The Panther marking on the grips was marketing not a model number. At some point Beretta started naming their guns to add to the image I guess. The 1934 became the Cougar, the 1935 was named the Puma and the 418 was first called the Bantam and later called the Panther.
 
Does it matter. No, not really.

But for many, finding flaws and inconsistencies in movies can be entertaining.
Not just guns but other things like disappearing props, wardrobe incongruity, time of day changes in a scene….
Like when I observed that Daisy Duke was wearing two different tops in a single continuous car chase!
 
If misidentification of firearms in TV or movies bugs you, never, ever watch British Crime Dramas, the will show a Webley and refer to it as a automatic in the rare 9MM caliber. They have some really good detective dramas, but they know crapola about guns.
 
It may have been in the books, but I remember Bond's pistol being referred to as a "Beretta Belle," which has always stuck with me. Compared to the .25 auto, the 7.65 definitely had a delivery like a "brick through a plate glass window." I wouldn't want to soak up either. Being shot is sort of like gambling. That lone bullet MIGHT do no damage, and then again, it MIGHT end you. All the braggadocio in the world can't change that.

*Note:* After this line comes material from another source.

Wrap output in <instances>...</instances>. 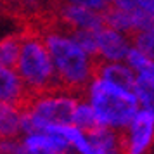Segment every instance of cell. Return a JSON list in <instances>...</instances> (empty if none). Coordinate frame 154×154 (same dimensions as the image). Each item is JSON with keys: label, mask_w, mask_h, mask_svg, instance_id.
<instances>
[{"label": "cell", "mask_w": 154, "mask_h": 154, "mask_svg": "<svg viewBox=\"0 0 154 154\" xmlns=\"http://www.w3.org/2000/svg\"><path fill=\"white\" fill-rule=\"evenodd\" d=\"M38 29L52 57L57 87L82 94L97 73V59L87 54L75 42L69 29L59 26L56 21L47 23Z\"/></svg>", "instance_id": "6da1fadb"}, {"label": "cell", "mask_w": 154, "mask_h": 154, "mask_svg": "<svg viewBox=\"0 0 154 154\" xmlns=\"http://www.w3.org/2000/svg\"><path fill=\"white\" fill-rule=\"evenodd\" d=\"M82 97L94 107L99 126L111 128L114 132H123L140 111L139 97L133 88L111 83L97 75L83 88Z\"/></svg>", "instance_id": "7a4b0ae2"}, {"label": "cell", "mask_w": 154, "mask_h": 154, "mask_svg": "<svg viewBox=\"0 0 154 154\" xmlns=\"http://www.w3.org/2000/svg\"><path fill=\"white\" fill-rule=\"evenodd\" d=\"M80 97L82 94L66 90L63 87L31 95L23 106V133L43 132L50 125L71 123Z\"/></svg>", "instance_id": "3957f363"}, {"label": "cell", "mask_w": 154, "mask_h": 154, "mask_svg": "<svg viewBox=\"0 0 154 154\" xmlns=\"http://www.w3.org/2000/svg\"><path fill=\"white\" fill-rule=\"evenodd\" d=\"M16 71L31 95L57 87L52 57L38 28H28L23 31L21 52L16 63Z\"/></svg>", "instance_id": "277c9868"}, {"label": "cell", "mask_w": 154, "mask_h": 154, "mask_svg": "<svg viewBox=\"0 0 154 154\" xmlns=\"http://www.w3.org/2000/svg\"><path fill=\"white\" fill-rule=\"evenodd\" d=\"M123 154H147L154 146V119L140 109L121 132Z\"/></svg>", "instance_id": "5b68a950"}, {"label": "cell", "mask_w": 154, "mask_h": 154, "mask_svg": "<svg viewBox=\"0 0 154 154\" xmlns=\"http://www.w3.org/2000/svg\"><path fill=\"white\" fill-rule=\"evenodd\" d=\"M71 151L76 154H123L121 132L99 126L90 132H82Z\"/></svg>", "instance_id": "8992f818"}, {"label": "cell", "mask_w": 154, "mask_h": 154, "mask_svg": "<svg viewBox=\"0 0 154 154\" xmlns=\"http://www.w3.org/2000/svg\"><path fill=\"white\" fill-rule=\"evenodd\" d=\"M54 21L69 29H100L104 24V14H99L80 5H75L68 0H57L54 5Z\"/></svg>", "instance_id": "52a82bcc"}, {"label": "cell", "mask_w": 154, "mask_h": 154, "mask_svg": "<svg viewBox=\"0 0 154 154\" xmlns=\"http://www.w3.org/2000/svg\"><path fill=\"white\" fill-rule=\"evenodd\" d=\"M133 47V36L109 26L97 31V63H123Z\"/></svg>", "instance_id": "ba28073f"}, {"label": "cell", "mask_w": 154, "mask_h": 154, "mask_svg": "<svg viewBox=\"0 0 154 154\" xmlns=\"http://www.w3.org/2000/svg\"><path fill=\"white\" fill-rule=\"evenodd\" d=\"M29 97L31 94L28 92L16 68L0 66V102L24 106Z\"/></svg>", "instance_id": "9c48e42d"}, {"label": "cell", "mask_w": 154, "mask_h": 154, "mask_svg": "<svg viewBox=\"0 0 154 154\" xmlns=\"http://www.w3.org/2000/svg\"><path fill=\"white\" fill-rule=\"evenodd\" d=\"M64 149L47 132L23 133L17 154H63Z\"/></svg>", "instance_id": "30bf717a"}, {"label": "cell", "mask_w": 154, "mask_h": 154, "mask_svg": "<svg viewBox=\"0 0 154 154\" xmlns=\"http://www.w3.org/2000/svg\"><path fill=\"white\" fill-rule=\"evenodd\" d=\"M95 75L126 88H135V82H137L135 71L125 61L123 63H99Z\"/></svg>", "instance_id": "8fae6325"}, {"label": "cell", "mask_w": 154, "mask_h": 154, "mask_svg": "<svg viewBox=\"0 0 154 154\" xmlns=\"http://www.w3.org/2000/svg\"><path fill=\"white\" fill-rule=\"evenodd\" d=\"M23 106L0 102V139L21 137Z\"/></svg>", "instance_id": "7c38bea8"}, {"label": "cell", "mask_w": 154, "mask_h": 154, "mask_svg": "<svg viewBox=\"0 0 154 154\" xmlns=\"http://www.w3.org/2000/svg\"><path fill=\"white\" fill-rule=\"evenodd\" d=\"M21 42L23 33H9L4 38H0V66L16 68L21 52Z\"/></svg>", "instance_id": "4fadbf2b"}, {"label": "cell", "mask_w": 154, "mask_h": 154, "mask_svg": "<svg viewBox=\"0 0 154 154\" xmlns=\"http://www.w3.org/2000/svg\"><path fill=\"white\" fill-rule=\"evenodd\" d=\"M71 123H73L75 126H78L80 130H83V132H90V130L99 128L97 114H95V111H94V107L88 104V100H85L83 97H80L76 107H75Z\"/></svg>", "instance_id": "5bb4252c"}, {"label": "cell", "mask_w": 154, "mask_h": 154, "mask_svg": "<svg viewBox=\"0 0 154 154\" xmlns=\"http://www.w3.org/2000/svg\"><path fill=\"white\" fill-rule=\"evenodd\" d=\"M97 31L99 29H76V31H71V35L75 38V42L87 54L95 57V54H97Z\"/></svg>", "instance_id": "9a60e30c"}, {"label": "cell", "mask_w": 154, "mask_h": 154, "mask_svg": "<svg viewBox=\"0 0 154 154\" xmlns=\"http://www.w3.org/2000/svg\"><path fill=\"white\" fill-rule=\"evenodd\" d=\"M133 45L140 49L144 54H147L151 59H154V24L147 29L137 31L133 35Z\"/></svg>", "instance_id": "2e32d148"}, {"label": "cell", "mask_w": 154, "mask_h": 154, "mask_svg": "<svg viewBox=\"0 0 154 154\" xmlns=\"http://www.w3.org/2000/svg\"><path fill=\"white\" fill-rule=\"evenodd\" d=\"M135 88H149L154 90V59H149L147 64H144L135 73Z\"/></svg>", "instance_id": "e0dca14e"}, {"label": "cell", "mask_w": 154, "mask_h": 154, "mask_svg": "<svg viewBox=\"0 0 154 154\" xmlns=\"http://www.w3.org/2000/svg\"><path fill=\"white\" fill-rule=\"evenodd\" d=\"M133 90L139 97L140 109L149 112L151 118L154 119V90H149V88H133Z\"/></svg>", "instance_id": "ac0fdd59"}, {"label": "cell", "mask_w": 154, "mask_h": 154, "mask_svg": "<svg viewBox=\"0 0 154 154\" xmlns=\"http://www.w3.org/2000/svg\"><path fill=\"white\" fill-rule=\"evenodd\" d=\"M149 59H151V57L147 56V54H144L140 49H137V47L133 45L132 50H130V52H128V56H126L125 63L128 64V66H130L135 73H137V71H139L144 64H147V61H149Z\"/></svg>", "instance_id": "d6986e66"}, {"label": "cell", "mask_w": 154, "mask_h": 154, "mask_svg": "<svg viewBox=\"0 0 154 154\" xmlns=\"http://www.w3.org/2000/svg\"><path fill=\"white\" fill-rule=\"evenodd\" d=\"M68 2L83 9H88V11H94V12H99V14H104L111 7V0H68Z\"/></svg>", "instance_id": "ffe728a7"}, {"label": "cell", "mask_w": 154, "mask_h": 154, "mask_svg": "<svg viewBox=\"0 0 154 154\" xmlns=\"http://www.w3.org/2000/svg\"><path fill=\"white\" fill-rule=\"evenodd\" d=\"M19 149V137L0 139V154H17Z\"/></svg>", "instance_id": "44dd1931"}, {"label": "cell", "mask_w": 154, "mask_h": 154, "mask_svg": "<svg viewBox=\"0 0 154 154\" xmlns=\"http://www.w3.org/2000/svg\"><path fill=\"white\" fill-rule=\"evenodd\" d=\"M111 7H116V9H123V11H137L139 9V4L137 0H111Z\"/></svg>", "instance_id": "7402d4cb"}, {"label": "cell", "mask_w": 154, "mask_h": 154, "mask_svg": "<svg viewBox=\"0 0 154 154\" xmlns=\"http://www.w3.org/2000/svg\"><path fill=\"white\" fill-rule=\"evenodd\" d=\"M137 4L142 11H146L149 16L154 17V0H137Z\"/></svg>", "instance_id": "603a6c76"}, {"label": "cell", "mask_w": 154, "mask_h": 154, "mask_svg": "<svg viewBox=\"0 0 154 154\" xmlns=\"http://www.w3.org/2000/svg\"><path fill=\"white\" fill-rule=\"evenodd\" d=\"M19 7V0H0V7Z\"/></svg>", "instance_id": "cb8c5ba5"}, {"label": "cell", "mask_w": 154, "mask_h": 154, "mask_svg": "<svg viewBox=\"0 0 154 154\" xmlns=\"http://www.w3.org/2000/svg\"><path fill=\"white\" fill-rule=\"evenodd\" d=\"M63 154H76V152H75V151H64Z\"/></svg>", "instance_id": "d4e9b609"}, {"label": "cell", "mask_w": 154, "mask_h": 154, "mask_svg": "<svg viewBox=\"0 0 154 154\" xmlns=\"http://www.w3.org/2000/svg\"><path fill=\"white\" fill-rule=\"evenodd\" d=\"M56 2H57V0H56Z\"/></svg>", "instance_id": "484cf974"}]
</instances>
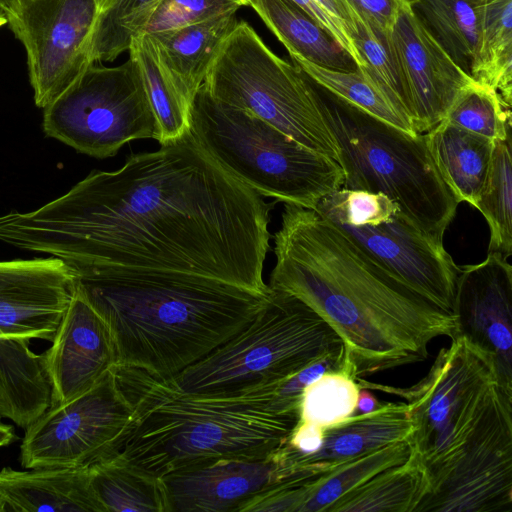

I had a patient once who was shot right in the bridge of his nose with a .38 Special at near contact distance. The bullet passed through the ethmoid sinus, glanced off the base of the cranial vault, deflected slightly to the side and exited just below the occipital lobe lateral to the spine. He was conscious on arrival. He was neurologically intact, and after a CT to determine internal damage, he spent the night in ICU and was discharged the next day. He had a band aid on his nose and another covering the exit slit on his neck. But consider this, he only took ONE hit. Had that person unloaded all 5 or 6 into his face, I suspect he and the graveyard would have had a date-certain.
John Hinckley put a single .22 bullet into each of four men. Reagan to the chest just shy of the heart, Brady to the brain case (became a mewling cat), Delahanty took one to the neck and dropped like a sac, and Thomas McCartney took one WELL-PUBLICIZED hit to the stomach and went down hard. Four bullets from a .22 caliber, sub-2-inch barrel, $50 revolver nearly changed a government. (I wonder how many people know that Hinckley's family was back-slapping buddies with the BUSH family?)
I carry small guns because they're EASY to carry and I'm not planning to save the world. I'm planning to save ME and MINE, and my little Beretta will do that, as will it's big brother the Tomcat, or my Seecamp .32, or even my Kahr P380, or one of my more favorite S&W J-frames such as the M43C.
Another "tale from the ER," Had a young man come in shot through the sternum by a homemade "zip gun" because he was arguing with his extremely attractive girlfriend (who worked at the hospital), so he decided to show her and BANG pumped a slug into his own chest. It was a .22LR of course. We spend a good while doing the usual chest compressions before calling it. Don't EVER GET IT TWISTED! A single .22 Long Rifle slug through the sternum - center mass will END YOU! So will a single .25 ACP slug.
 
It may have been in the books, but I remember Bond's pistol being referred to as a "Beretta Belle," which has always stuck with me
I don't recall Bond ever using the term "Beretta Belle", but in the early books, before he switched over to the automag, Mack Bolan carried a Beretta Brigadier that he had named "Belle", and it was frequently referred to as his "Beretta Belle".